▶ _Your tasks_:
**a.** List every percentage figure that appears in the passage below on India's spending cuts.
**b.** In the passage below on India's spending cuts, what fiscal deficit level is the government now trying to stay under for the year?
**c.** Write a continuation of the passage below on India's spending cuts, picking up after its final line.

▶ _Supplied passage_:
Professor of Financial Economics and Part-time Value Investor, Transfin.
Jan 7, 2020 10:43 AM 2 min read
Editorial

India plans to cut spending to curb fiscal deficit. Ministries likely to suffer spending squeeze. GDP advance estimates see GDP growth for FY19-20 at 5%.

 

POLICY MATTERS

India plans to cut spending to curb fiscal deficit.

We Don't Spend Anymore: The government will reportedly reduce spending for the current fiscal to curb the deficit as it battles a major tax shortfall, decreasing private investment, and the slowest GDP growth in six years.

 

The spending squeeze could be as much as ₹2tr ($27.82bn), which would be a c. 7% cut in total spending planned for the year.

 

India Plans to Cut Spending to Curb Fiscal Deficit, Ministries Likely to Suffer Spending Squeeze

 

Meanwhile, the revenue shortfall stands at around ₹2.5tr ($34.71bn). As of November 2019, the gap between the government's revenue and spending was already 13% higher than the full-year target.

 

And the initial fiscal deficit target was 3.3% of GDP; this was missed and now the government is looking to keep it under 3.8% for the year. Additional borrowing of ₹3,000-5000cr could also be announced to match the revised fiscal deficit. ET Indicators

 

Ministries likely to see spending squeeze.

▶ _Data extract_:
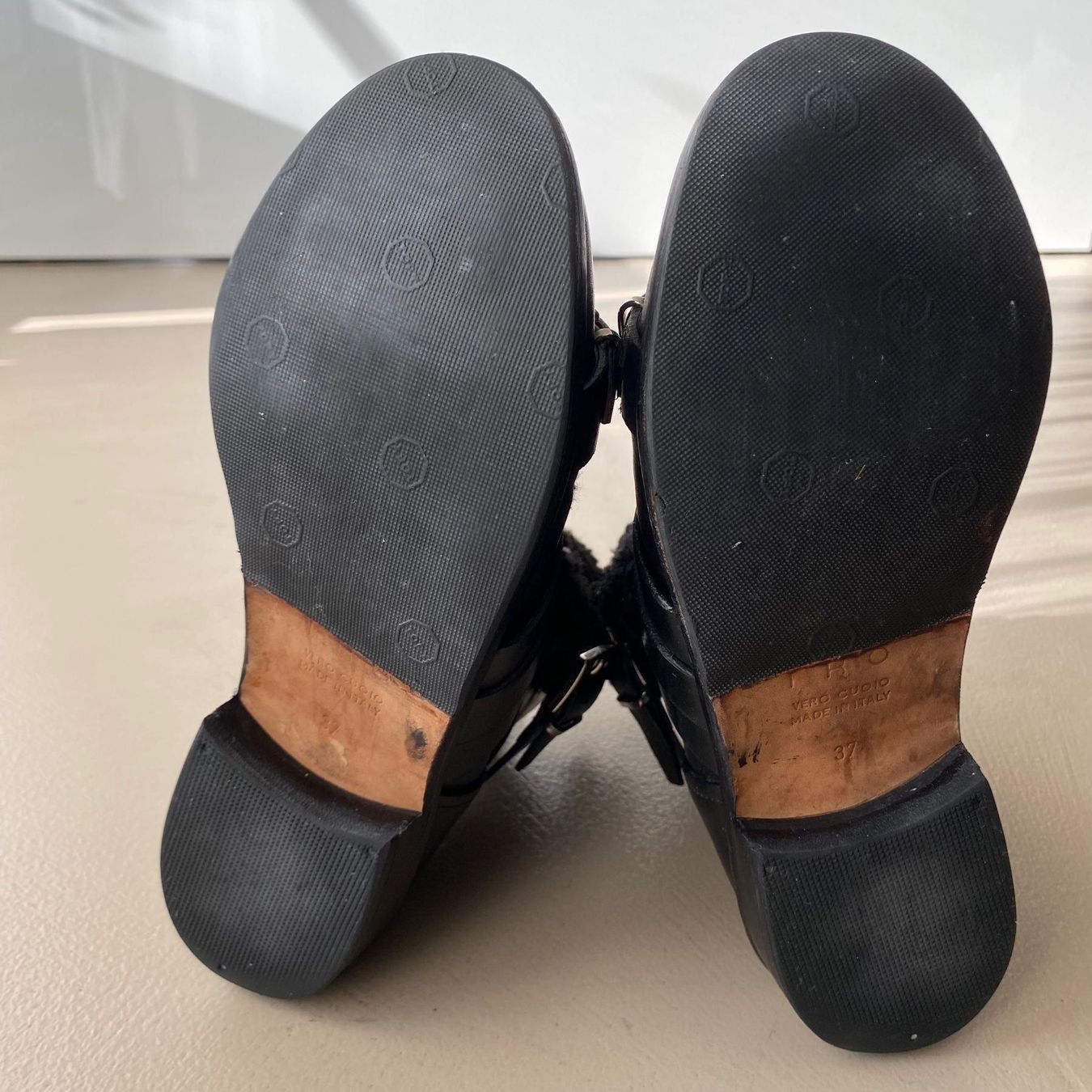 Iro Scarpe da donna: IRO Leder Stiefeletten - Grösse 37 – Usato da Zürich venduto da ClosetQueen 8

---

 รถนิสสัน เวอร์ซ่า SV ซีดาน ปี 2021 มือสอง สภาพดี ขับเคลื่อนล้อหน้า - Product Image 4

---

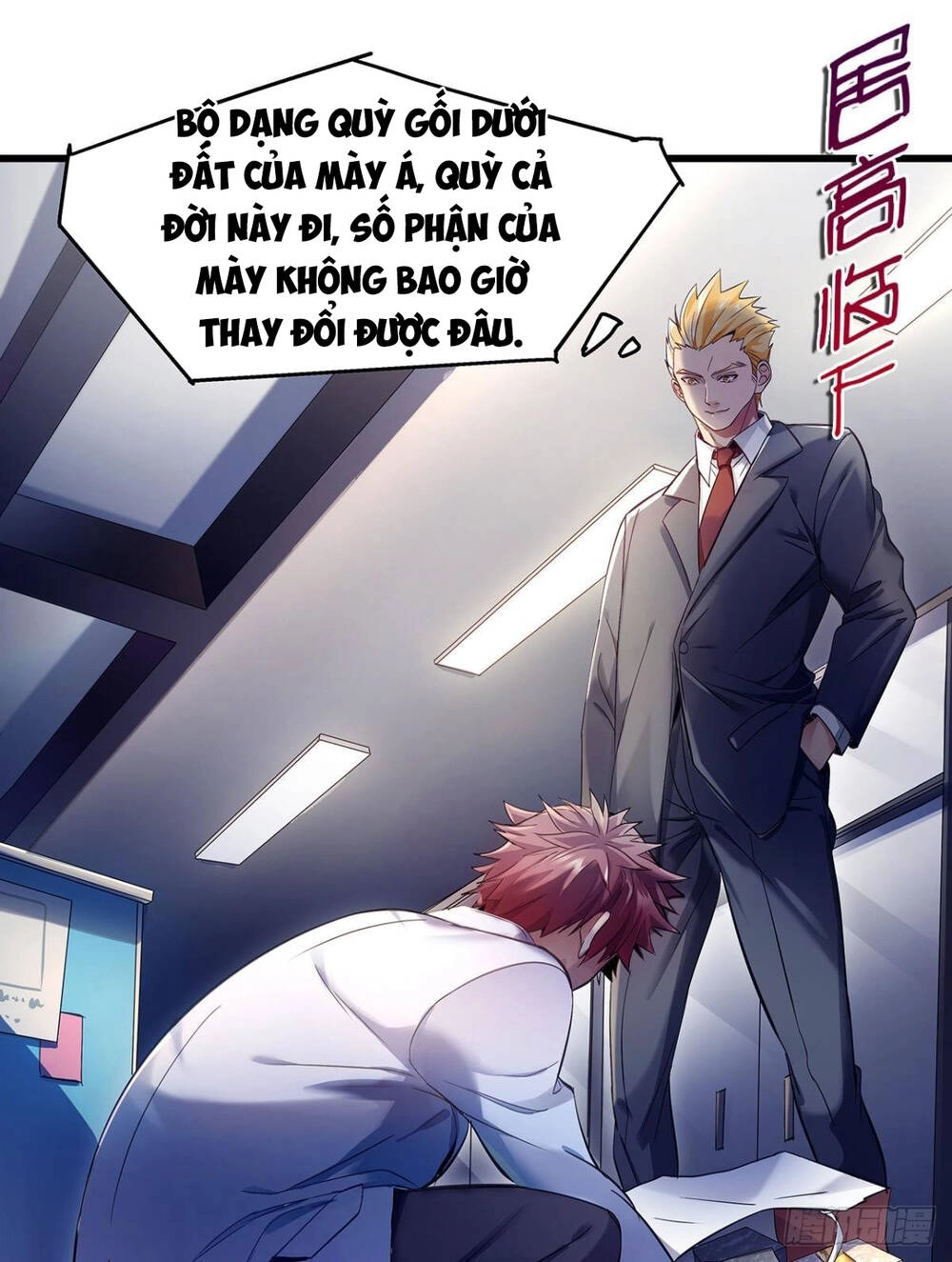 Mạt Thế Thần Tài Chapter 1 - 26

▶ _Results_:
**a.** 5%, c. 7%, 13%, 3.3%, 3.8%

**b.** Under 3.8% of GDP.

**c.**
Lock Your Wallets: Last month, the Department of Economic Affairs asked government departments to spend only 25% of their yearly allotted amount in the January-March quarter. The norm is 33%. The difference between these two percentage figures amounts to ₹2.23tr ($30.96bn), which is what the government is seeking to compress with its spending cuts.

 

What does this mean? Maintaining deficit targets will be a squeeze on individual departments and ministries. This is particularly bad news for those that haven't yet spent much of their initial allocations.

 

The Agriculture Ministry, for example, has spent 49% of its budgeted expenditure as of November-end (last time, this figure was 70%). Assuming it spent 60% of its budget till December-end, it won't be able to utilise all of the remaining 40% till March because of the Finance Ministry's 25% cap. BS

 

GDP advance estimates see GDP growth for FY19-20 at 5%.

This Just In: The first advance GDP growth estimates for the 2019-20 fiscal were released by the Statistics Ministry today. As per the data released, India’s GDP growth during FY19-20 is expected to be 5% as compared to 6.8% a year ago. Click here to read details.

FIN.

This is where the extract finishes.